_WORK ORDER_. All lines with the word "States" must be pulled from the entries below.

+++ RECORDS FOR PROCESSING +++

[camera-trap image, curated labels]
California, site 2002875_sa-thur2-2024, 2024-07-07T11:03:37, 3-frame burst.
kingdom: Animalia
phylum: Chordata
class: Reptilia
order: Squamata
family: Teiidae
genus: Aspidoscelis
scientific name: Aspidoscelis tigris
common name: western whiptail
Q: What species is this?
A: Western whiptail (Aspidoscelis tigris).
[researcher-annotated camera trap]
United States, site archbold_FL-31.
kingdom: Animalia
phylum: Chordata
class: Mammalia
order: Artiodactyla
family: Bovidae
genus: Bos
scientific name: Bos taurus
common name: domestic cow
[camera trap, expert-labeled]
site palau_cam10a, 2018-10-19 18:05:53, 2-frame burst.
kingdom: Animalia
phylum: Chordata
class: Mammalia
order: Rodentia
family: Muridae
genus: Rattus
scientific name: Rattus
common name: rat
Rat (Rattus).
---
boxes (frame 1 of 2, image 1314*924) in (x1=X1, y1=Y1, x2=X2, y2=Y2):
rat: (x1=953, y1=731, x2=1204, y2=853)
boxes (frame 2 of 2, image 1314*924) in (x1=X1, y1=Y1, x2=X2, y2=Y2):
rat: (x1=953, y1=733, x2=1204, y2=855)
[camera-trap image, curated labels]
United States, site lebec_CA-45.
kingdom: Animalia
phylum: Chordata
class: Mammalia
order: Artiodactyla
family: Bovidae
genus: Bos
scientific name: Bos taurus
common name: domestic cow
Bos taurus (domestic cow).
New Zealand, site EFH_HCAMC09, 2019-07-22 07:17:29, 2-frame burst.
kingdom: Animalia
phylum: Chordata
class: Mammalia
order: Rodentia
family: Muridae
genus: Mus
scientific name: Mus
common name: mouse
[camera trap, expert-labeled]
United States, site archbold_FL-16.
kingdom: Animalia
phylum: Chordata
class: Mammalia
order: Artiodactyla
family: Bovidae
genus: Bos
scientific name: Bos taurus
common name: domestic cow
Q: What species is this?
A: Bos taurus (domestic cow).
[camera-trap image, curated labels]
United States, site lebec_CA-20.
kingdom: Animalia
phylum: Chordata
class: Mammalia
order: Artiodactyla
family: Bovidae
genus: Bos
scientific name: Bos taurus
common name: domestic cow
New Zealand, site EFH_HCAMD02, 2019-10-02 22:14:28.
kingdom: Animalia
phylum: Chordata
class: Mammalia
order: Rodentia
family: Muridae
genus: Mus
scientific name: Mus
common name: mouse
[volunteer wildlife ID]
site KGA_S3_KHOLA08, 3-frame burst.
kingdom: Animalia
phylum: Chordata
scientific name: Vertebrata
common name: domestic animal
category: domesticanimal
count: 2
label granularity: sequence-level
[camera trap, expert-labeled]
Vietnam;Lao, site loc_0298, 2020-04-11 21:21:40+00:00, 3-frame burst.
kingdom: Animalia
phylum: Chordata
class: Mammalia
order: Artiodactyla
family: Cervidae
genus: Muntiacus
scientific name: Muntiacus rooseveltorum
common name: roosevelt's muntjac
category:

+++

_FINISHED EXERCISE_.
United States, site archbold_FL-31.
United States, site lebec_CA-45.
United States, site archbold_FL-16.
United States, site lebec_CA-20.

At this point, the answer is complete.